### REQUIREMENT
Please list, in order, the steps that the text on optimization gives after "Here is my opinion about the right way to optimize:".

If I can read 30 million games in five minutes and I never have to read those games again, how fast does it need to be?
I think we are now looking at premature optimization, that even if correctly implemented would yield very little.
Much better to add functionality at this point.
Suggestion:
Parse SCID tables like ratings.ssp, Add automatic linking of game positions to EPD, etc.
That kind of thing.
The number one rule of optimization is, "Don't do it."
The number two rule of optimization (for experts only) is, "Don't do it yet."
Here is my opinion about the right way to optimize:
When something is clearly not fast enough, profile it.
Identify the bottleneck.
Find or write a better algorithm for the bottleneck code.
All other optimization is bad optimization.
Something to think about:
Accomplish needed functionality.
Establish correctness
Speed up if necessary.
First make it right, then make it fast.
If I can read 30 million games in five minutes and I never have to read those games again, how fast does it need to be?
I think we are now looking at premature optimization, that even if correctly implemented would yield very little.
Much better to add functionality at this point.
Suggestion:
Parse SCID tables like ratings.ssp, Add automatic linking of game positions to EPD, etc.
That kind of thing.
The number one rule of optimization is, "Don't do it."

Raw records
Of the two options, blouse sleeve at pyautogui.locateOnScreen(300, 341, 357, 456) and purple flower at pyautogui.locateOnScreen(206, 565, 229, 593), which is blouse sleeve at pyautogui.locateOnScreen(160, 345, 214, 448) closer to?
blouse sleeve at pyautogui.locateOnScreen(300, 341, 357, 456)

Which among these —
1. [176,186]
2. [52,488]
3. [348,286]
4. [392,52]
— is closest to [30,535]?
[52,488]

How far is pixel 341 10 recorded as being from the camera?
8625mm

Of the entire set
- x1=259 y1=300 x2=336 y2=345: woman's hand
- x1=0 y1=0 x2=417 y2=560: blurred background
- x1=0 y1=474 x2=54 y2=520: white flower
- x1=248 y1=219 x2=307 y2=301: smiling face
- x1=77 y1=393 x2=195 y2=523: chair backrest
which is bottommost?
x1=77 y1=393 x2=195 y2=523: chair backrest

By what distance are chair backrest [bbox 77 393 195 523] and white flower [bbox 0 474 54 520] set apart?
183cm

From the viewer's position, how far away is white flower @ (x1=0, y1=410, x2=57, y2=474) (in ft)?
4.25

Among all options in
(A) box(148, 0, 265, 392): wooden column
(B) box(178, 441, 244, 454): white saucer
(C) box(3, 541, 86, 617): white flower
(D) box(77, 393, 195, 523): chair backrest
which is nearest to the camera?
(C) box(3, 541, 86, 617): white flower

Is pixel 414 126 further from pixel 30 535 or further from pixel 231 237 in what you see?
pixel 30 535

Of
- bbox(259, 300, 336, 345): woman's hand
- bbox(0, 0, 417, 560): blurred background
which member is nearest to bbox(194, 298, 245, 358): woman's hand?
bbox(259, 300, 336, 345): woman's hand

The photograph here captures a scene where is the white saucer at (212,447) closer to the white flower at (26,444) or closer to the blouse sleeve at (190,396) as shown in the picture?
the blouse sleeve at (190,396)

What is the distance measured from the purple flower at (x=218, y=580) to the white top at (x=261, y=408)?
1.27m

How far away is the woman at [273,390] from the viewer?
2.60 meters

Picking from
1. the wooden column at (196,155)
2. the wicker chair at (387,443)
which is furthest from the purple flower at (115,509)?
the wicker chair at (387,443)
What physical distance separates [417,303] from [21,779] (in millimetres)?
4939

--

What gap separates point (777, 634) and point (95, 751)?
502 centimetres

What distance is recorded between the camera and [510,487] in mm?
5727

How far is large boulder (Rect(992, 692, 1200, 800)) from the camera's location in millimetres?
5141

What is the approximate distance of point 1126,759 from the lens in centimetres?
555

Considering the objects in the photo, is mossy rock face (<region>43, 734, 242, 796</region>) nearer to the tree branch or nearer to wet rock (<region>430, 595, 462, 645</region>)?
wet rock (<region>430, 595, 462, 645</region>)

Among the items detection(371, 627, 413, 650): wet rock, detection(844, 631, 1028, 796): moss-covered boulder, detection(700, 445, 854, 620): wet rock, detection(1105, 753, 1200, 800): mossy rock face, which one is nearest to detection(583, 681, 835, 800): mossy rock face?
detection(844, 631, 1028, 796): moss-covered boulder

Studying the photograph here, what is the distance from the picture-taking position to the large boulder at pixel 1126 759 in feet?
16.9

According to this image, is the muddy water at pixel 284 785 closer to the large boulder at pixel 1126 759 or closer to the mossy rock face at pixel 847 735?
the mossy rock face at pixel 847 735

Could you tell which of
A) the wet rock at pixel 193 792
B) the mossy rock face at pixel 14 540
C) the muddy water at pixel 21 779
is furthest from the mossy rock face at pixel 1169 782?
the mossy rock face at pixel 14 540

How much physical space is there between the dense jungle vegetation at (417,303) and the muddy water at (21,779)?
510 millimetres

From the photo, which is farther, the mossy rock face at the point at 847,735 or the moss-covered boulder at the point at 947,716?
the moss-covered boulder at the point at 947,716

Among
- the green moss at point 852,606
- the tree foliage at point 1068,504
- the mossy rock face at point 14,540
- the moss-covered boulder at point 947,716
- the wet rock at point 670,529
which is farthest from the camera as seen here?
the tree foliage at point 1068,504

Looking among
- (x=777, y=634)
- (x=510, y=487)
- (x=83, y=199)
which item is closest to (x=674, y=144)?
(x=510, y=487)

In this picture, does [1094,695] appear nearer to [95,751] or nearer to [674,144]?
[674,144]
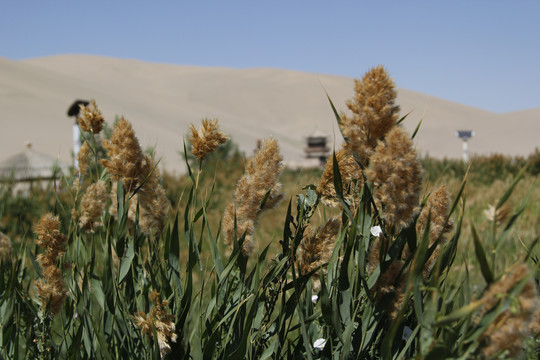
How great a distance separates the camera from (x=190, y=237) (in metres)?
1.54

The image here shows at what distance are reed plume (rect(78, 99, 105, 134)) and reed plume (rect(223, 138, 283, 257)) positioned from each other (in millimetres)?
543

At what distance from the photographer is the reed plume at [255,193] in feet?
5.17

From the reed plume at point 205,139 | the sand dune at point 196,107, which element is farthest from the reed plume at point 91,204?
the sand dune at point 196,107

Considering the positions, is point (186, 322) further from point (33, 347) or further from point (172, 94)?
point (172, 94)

==

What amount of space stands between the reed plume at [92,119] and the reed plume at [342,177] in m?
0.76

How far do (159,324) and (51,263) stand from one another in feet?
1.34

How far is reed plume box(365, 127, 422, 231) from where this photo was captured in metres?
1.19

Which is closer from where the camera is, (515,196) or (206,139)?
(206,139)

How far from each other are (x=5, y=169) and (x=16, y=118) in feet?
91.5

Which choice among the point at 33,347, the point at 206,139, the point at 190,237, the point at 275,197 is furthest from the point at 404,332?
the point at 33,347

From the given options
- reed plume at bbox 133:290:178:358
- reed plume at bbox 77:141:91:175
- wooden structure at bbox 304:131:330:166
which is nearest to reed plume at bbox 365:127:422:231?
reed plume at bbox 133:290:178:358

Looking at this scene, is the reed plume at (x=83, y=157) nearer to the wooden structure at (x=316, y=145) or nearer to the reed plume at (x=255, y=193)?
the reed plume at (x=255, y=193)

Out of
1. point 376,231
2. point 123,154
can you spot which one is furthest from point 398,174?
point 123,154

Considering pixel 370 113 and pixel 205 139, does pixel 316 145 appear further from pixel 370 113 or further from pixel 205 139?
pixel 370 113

### REPLY
1. When something is clearly not fast enough, profile it.
2. Identify the bottleneck.
3. Find or write a better algorithm for the bottleneck code.